## DATA LINES
+ + + + + + +

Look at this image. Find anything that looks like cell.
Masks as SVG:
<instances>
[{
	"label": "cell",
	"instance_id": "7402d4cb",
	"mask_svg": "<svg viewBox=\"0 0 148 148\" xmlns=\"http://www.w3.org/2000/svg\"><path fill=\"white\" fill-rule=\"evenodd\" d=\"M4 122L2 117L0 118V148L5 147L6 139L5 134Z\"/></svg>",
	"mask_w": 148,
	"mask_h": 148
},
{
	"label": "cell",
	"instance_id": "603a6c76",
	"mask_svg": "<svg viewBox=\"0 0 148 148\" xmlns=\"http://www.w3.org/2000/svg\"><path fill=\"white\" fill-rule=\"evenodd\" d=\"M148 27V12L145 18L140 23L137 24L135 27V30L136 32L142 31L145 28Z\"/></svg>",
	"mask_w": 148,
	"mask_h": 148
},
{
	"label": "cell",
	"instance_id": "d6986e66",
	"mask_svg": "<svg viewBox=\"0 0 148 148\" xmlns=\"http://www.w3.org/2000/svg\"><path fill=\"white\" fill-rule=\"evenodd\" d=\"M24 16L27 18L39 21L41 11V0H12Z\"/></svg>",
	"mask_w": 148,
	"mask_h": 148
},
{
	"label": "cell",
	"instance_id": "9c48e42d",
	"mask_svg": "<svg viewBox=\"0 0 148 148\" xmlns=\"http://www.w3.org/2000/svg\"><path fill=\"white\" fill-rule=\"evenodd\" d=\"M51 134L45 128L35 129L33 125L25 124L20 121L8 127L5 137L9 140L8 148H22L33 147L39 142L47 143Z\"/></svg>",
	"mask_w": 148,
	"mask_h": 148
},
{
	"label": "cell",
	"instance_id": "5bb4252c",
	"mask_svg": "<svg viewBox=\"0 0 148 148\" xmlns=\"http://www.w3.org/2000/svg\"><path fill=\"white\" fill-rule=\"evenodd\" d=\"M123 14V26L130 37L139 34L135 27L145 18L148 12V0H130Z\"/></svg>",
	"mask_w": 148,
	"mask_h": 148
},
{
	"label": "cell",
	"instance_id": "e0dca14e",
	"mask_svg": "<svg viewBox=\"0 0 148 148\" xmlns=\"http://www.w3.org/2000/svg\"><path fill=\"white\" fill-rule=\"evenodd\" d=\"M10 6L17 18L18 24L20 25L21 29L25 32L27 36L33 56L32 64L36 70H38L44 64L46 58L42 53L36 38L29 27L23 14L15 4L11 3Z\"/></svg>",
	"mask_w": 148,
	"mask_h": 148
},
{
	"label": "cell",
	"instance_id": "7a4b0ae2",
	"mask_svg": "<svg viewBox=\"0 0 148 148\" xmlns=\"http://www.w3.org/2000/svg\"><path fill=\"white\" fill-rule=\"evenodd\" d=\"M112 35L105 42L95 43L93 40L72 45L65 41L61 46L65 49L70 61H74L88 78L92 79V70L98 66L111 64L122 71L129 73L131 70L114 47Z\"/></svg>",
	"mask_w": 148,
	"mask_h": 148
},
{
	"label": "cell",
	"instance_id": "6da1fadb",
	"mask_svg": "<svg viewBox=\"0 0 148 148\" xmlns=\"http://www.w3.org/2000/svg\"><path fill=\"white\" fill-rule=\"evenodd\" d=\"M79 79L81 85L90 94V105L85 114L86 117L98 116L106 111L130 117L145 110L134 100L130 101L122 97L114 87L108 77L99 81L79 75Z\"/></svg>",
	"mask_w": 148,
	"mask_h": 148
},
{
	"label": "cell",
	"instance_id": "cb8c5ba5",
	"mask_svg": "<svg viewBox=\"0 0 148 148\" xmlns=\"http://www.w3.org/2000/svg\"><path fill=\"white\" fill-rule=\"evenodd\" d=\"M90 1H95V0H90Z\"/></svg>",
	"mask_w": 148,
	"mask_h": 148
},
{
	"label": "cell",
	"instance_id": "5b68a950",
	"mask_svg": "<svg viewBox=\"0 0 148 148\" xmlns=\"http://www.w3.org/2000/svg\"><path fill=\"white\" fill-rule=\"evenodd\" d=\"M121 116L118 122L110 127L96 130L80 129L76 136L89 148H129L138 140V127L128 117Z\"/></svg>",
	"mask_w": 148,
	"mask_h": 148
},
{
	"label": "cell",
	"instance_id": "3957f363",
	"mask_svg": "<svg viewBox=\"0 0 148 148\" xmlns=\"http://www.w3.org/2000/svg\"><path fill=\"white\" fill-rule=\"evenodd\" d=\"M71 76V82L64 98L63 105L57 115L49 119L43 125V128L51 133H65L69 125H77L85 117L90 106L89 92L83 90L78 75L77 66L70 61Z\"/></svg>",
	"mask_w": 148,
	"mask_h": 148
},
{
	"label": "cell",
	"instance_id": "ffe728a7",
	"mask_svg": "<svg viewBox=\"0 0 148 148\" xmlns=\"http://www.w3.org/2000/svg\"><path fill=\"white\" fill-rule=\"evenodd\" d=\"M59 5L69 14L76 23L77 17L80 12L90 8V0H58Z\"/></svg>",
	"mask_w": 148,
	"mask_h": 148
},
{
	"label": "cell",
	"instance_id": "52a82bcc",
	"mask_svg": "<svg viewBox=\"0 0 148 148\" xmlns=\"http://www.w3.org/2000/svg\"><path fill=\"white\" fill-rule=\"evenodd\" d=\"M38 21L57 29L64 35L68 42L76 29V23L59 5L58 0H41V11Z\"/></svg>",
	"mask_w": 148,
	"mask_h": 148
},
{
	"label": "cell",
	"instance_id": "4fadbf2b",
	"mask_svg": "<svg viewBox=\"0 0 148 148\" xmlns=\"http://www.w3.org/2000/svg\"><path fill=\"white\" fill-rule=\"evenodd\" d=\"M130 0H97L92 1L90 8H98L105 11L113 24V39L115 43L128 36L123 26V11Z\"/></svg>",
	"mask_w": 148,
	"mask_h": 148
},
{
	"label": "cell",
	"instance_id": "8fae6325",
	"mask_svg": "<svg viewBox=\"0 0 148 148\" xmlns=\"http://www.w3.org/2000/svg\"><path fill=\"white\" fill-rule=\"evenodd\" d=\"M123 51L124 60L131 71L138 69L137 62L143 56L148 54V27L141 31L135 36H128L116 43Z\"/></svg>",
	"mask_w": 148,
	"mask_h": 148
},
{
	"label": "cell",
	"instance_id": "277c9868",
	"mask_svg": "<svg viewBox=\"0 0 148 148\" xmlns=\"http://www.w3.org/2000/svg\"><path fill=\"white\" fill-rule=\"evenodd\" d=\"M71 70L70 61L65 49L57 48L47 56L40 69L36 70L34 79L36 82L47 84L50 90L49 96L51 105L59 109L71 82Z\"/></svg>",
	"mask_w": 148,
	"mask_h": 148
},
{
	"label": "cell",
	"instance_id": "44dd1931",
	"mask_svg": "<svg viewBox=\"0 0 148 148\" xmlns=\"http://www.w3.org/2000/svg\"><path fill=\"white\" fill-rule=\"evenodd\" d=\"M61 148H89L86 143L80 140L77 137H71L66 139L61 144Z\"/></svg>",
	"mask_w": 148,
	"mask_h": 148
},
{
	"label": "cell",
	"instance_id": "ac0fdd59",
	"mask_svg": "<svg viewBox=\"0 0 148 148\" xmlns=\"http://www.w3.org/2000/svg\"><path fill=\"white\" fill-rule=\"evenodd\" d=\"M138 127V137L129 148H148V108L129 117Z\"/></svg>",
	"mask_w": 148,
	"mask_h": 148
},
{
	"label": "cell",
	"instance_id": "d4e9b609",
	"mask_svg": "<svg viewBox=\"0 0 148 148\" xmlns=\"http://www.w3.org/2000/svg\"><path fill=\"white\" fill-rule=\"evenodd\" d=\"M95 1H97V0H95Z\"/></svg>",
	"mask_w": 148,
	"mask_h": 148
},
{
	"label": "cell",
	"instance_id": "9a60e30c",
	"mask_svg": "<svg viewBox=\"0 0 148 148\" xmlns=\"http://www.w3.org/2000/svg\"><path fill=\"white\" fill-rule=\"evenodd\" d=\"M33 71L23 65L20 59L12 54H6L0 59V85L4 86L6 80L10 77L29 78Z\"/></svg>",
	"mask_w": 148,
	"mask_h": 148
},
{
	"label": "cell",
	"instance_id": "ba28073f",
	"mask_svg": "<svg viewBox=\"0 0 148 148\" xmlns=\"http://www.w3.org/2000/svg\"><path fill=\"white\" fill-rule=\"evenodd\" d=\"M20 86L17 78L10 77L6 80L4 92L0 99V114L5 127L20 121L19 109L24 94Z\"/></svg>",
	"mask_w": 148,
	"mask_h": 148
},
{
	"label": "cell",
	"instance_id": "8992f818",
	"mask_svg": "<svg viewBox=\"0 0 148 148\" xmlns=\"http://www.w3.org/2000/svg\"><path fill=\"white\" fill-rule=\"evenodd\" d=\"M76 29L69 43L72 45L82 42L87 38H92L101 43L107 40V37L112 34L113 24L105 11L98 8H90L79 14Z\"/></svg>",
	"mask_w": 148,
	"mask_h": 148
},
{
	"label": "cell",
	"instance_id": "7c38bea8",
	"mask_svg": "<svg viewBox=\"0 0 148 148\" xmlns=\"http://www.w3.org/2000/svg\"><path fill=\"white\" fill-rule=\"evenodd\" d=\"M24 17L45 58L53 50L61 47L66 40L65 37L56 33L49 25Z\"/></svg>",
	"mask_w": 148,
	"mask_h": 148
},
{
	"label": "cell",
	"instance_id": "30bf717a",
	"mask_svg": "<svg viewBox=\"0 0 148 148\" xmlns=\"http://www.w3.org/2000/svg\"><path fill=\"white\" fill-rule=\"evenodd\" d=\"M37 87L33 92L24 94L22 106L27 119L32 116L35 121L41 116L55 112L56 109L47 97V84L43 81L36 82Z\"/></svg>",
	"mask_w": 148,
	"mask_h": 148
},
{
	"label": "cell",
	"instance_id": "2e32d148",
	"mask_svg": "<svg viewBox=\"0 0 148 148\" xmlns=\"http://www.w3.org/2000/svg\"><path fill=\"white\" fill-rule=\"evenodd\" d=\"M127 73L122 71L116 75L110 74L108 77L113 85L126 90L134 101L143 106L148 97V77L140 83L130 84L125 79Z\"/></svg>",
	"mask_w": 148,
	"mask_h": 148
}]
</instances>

+ + + + + + +

## DIRECTIONS FOR THIS TASK
Reproduce the listing verbatim, beginning with its first line and ending with the line that contains "14V26L130 37L139 34L135", with both of those lines included.

## TASK OUTPUT
Look at this image. Find anything that looks like cell.
Masks as SVG:
<instances>
[{
	"label": "cell",
	"instance_id": "7402d4cb",
	"mask_svg": "<svg viewBox=\"0 0 148 148\" xmlns=\"http://www.w3.org/2000/svg\"><path fill=\"white\" fill-rule=\"evenodd\" d=\"M4 122L2 117L0 118V148L5 147L6 139L5 134Z\"/></svg>",
	"mask_w": 148,
	"mask_h": 148
},
{
	"label": "cell",
	"instance_id": "603a6c76",
	"mask_svg": "<svg viewBox=\"0 0 148 148\" xmlns=\"http://www.w3.org/2000/svg\"><path fill=\"white\" fill-rule=\"evenodd\" d=\"M148 27V12L145 18L140 23L137 24L135 27V30L136 32L142 31L145 28Z\"/></svg>",
	"mask_w": 148,
	"mask_h": 148
},
{
	"label": "cell",
	"instance_id": "d6986e66",
	"mask_svg": "<svg viewBox=\"0 0 148 148\" xmlns=\"http://www.w3.org/2000/svg\"><path fill=\"white\" fill-rule=\"evenodd\" d=\"M24 16L27 18L39 21L41 11V0H12Z\"/></svg>",
	"mask_w": 148,
	"mask_h": 148
},
{
	"label": "cell",
	"instance_id": "9c48e42d",
	"mask_svg": "<svg viewBox=\"0 0 148 148\" xmlns=\"http://www.w3.org/2000/svg\"><path fill=\"white\" fill-rule=\"evenodd\" d=\"M51 134L45 128L35 129L33 125L25 124L20 121L8 127L5 137L9 140L8 148H22L33 147L39 142L47 143Z\"/></svg>",
	"mask_w": 148,
	"mask_h": 148
},
{
	"label": "cell",
	"instance_id": "5bb4252c",
	"mask_svg": "<svg viewBox=\"0 0 148 148\" xmlns=\"http://www.w3.org/2000/svg\"><path fill=\"white\" fill-rule=\"evenodd\" d=\"M123 14V26L130 37L139 34L135 27L145 18L148 12V0H130Z\"/></svg>",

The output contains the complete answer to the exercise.